▶ **Directions**:
- 1) In the article on Ireland's sponsorship market, what percentage of sponsors in Ireland expect sponsorship fees to decrease in 2021?
- 2) Continue the article on Ireland's sponsorship market from its final sentence.

▶ **Selected extract**:

════════════════════

Irish sponsorship market set for 7% rebound in 2021: ONSIDE
Coming back from an unprecedented 24% decline in sponsorship investment by businesses in Ireland in 2020, the Irish Sponsorship market is set for a return to growth of 7% in 2021 to reach €182m, according to a new report by industry experts and ESA member ONSIDE.
The 15th annual ONSIDE Irish Sponsorship Industry Survey report estimates that 2020 struck €54m off the size of the sponsorship market in Ireland, dropping to €170m. 7 in 10 sponsors in Ireland decreased their sponsorship investment during 2020, with 91% of these attributing the impacts of the pandemic to their cuts. The scale of the ‘Covid effect’ is evident in the fact that just 16% of Sponsors were originally planning to decrease their sponsorship investment in 2020.
According to John Trainor, Founder and CEO of ONSIDE: “Given the events of 2020, the sponsorship industry is showing good resilience, and the flexibility that rights holders and brands have shown in the past 12 months bodes well for a market recovery. While 6 in 10 sponsors have already entered difficult negotiations with their partners on how to account for the impact of Covid on their agreements, the overall ratings of the organisations that they sponsor is the highest on record.”
Despite lingering pandemic and economic clouds, including possible Brexit effects on the free movement of sport and entertainment, ONSIDE found 41% of sponsors are planning to increase their investments in sponsorship in 2021, compared with 38% a year earlier. However, the ONSIDE annual report flags that the pandemic is having a near-term impact internationally in terms of downward pressure on the value of sponsorship rights. The consultants note that “under intense pressure to bring in revenue absent due to the inability to sell tickets, many properties in mature sponsorship markets, particularly those below the top-tier national sports level, have agreed to sponsorship deals at rates 50% less than what they would have garnered pre-Covid”.
63% of sponsors in Ireland expect sponsorship fees to decrease in 2021 and although those conditions will ease with the expected return of fans later in 2021, Trainor notes that “previous experience with price elasticity in sponsorship indicates fees will not immediately bounce-back to pre-2020 levels”.
Hot sectors for sponsorship growth to watch in 2021 according to the ONSIDE research are ecommerce/online retail, supermarkets/retail, food delivery, pharmaceutical and banking, with a surge in activity among IT/tech firms also possible. The report also notes Covid-influenced spending uptick internationally from health and wellness products, such as at-home services and apps, online prescription eyewear, and digital fitness trackers, as well as Non-alcoholic beer and spirits brands.
For Irish businesses looking for a new sponsorship in 2021, GAA has rejoined Sustainability/ Environmental platforms as providing the top growth opportunities for sponsors. Cause-related and community-focused sponsorships, along with e-sports and radio sponsorships are also growing in sponsor appeal this year.

════════════════════

▶ **Supplied data**:
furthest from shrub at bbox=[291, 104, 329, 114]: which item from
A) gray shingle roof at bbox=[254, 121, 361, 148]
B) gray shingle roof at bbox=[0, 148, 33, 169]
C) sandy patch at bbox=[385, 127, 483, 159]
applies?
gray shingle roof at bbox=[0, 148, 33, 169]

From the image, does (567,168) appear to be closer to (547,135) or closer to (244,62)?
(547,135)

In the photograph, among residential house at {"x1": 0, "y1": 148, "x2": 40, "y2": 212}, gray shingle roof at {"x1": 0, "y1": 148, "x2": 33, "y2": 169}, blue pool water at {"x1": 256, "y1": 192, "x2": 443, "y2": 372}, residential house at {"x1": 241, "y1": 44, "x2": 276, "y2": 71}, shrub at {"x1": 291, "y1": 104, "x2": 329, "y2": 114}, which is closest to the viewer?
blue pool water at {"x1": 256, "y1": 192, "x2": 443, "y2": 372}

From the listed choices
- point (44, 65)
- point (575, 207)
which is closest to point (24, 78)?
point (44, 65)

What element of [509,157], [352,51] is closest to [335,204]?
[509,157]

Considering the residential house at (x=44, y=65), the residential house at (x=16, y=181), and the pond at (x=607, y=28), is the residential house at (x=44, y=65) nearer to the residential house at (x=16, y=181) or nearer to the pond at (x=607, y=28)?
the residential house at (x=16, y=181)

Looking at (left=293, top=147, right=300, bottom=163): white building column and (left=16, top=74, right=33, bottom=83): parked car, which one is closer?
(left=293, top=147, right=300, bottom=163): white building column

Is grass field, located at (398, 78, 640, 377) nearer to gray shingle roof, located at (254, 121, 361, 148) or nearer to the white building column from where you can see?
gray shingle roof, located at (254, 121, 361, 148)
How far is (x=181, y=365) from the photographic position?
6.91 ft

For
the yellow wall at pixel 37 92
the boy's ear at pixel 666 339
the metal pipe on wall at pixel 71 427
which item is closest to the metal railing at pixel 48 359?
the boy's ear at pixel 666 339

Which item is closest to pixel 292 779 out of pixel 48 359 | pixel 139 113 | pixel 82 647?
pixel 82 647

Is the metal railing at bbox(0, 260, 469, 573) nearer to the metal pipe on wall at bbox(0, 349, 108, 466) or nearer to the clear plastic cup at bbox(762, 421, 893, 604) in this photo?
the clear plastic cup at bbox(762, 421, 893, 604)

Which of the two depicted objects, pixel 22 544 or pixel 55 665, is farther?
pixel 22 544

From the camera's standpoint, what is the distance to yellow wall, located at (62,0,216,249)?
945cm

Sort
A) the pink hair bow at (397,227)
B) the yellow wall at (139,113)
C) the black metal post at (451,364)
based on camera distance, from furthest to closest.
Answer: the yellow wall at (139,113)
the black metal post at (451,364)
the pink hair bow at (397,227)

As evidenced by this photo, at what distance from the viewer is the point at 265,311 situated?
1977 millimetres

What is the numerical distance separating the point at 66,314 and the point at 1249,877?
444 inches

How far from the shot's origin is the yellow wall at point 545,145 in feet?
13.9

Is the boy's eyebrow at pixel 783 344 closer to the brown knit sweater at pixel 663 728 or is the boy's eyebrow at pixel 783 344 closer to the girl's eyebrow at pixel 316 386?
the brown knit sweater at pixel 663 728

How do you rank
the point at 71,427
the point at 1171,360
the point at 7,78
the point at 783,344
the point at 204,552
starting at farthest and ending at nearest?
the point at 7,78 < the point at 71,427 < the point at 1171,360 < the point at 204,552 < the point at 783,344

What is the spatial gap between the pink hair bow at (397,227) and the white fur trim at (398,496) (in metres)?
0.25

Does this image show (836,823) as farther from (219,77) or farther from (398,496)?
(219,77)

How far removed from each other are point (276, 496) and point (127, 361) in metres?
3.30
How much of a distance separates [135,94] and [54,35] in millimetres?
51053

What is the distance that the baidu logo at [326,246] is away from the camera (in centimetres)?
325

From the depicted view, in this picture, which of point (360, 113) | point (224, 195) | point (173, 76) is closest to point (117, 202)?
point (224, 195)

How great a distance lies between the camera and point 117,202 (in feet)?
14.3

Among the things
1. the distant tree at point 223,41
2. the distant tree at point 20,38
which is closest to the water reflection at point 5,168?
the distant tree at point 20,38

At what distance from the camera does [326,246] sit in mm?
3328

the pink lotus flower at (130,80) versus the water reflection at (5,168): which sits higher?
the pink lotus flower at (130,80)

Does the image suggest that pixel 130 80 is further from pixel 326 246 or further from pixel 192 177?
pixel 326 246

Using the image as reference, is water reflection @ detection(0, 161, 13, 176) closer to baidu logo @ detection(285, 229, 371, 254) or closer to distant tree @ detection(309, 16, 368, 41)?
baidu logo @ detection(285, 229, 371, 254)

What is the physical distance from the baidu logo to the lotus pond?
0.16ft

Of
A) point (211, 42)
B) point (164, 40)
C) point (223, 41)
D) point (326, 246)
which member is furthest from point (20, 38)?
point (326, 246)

════════════════════

▶ **Expected outputs**:
- 1) 63%

- 2)
Vodafone’s partnership with the IRFU was again voted by the industry as the best sponsorship of the past year, with others standing out including supermarkets SuperValu & Lidl, financial services providers AIB, Bank of Ireland and FBD and energy sponsors Bord Gáis Energy and Electric Ireland. Guinness was voted the most admired sponsor of 2020 in ONSIDE research with the Irish public.
Among the sponsorship industry budget holders surveyed, Katie Taylor stretched her lead by 18% at the top of the most marketable personality list for 2021. Trainor noted that “there was a very definite swing towards non-sports talent seen as offering potential for consideration for brand ambassadorial campaigns in 2021, including Ryan Tubridy, Paul Mescal and Amy Huberman. Paralympic hopeful Ellen Keane and boxer Kellie Harrington also contributed to the growing numbers of female talent making up this year’s Top 10 ambassadorial prospects”.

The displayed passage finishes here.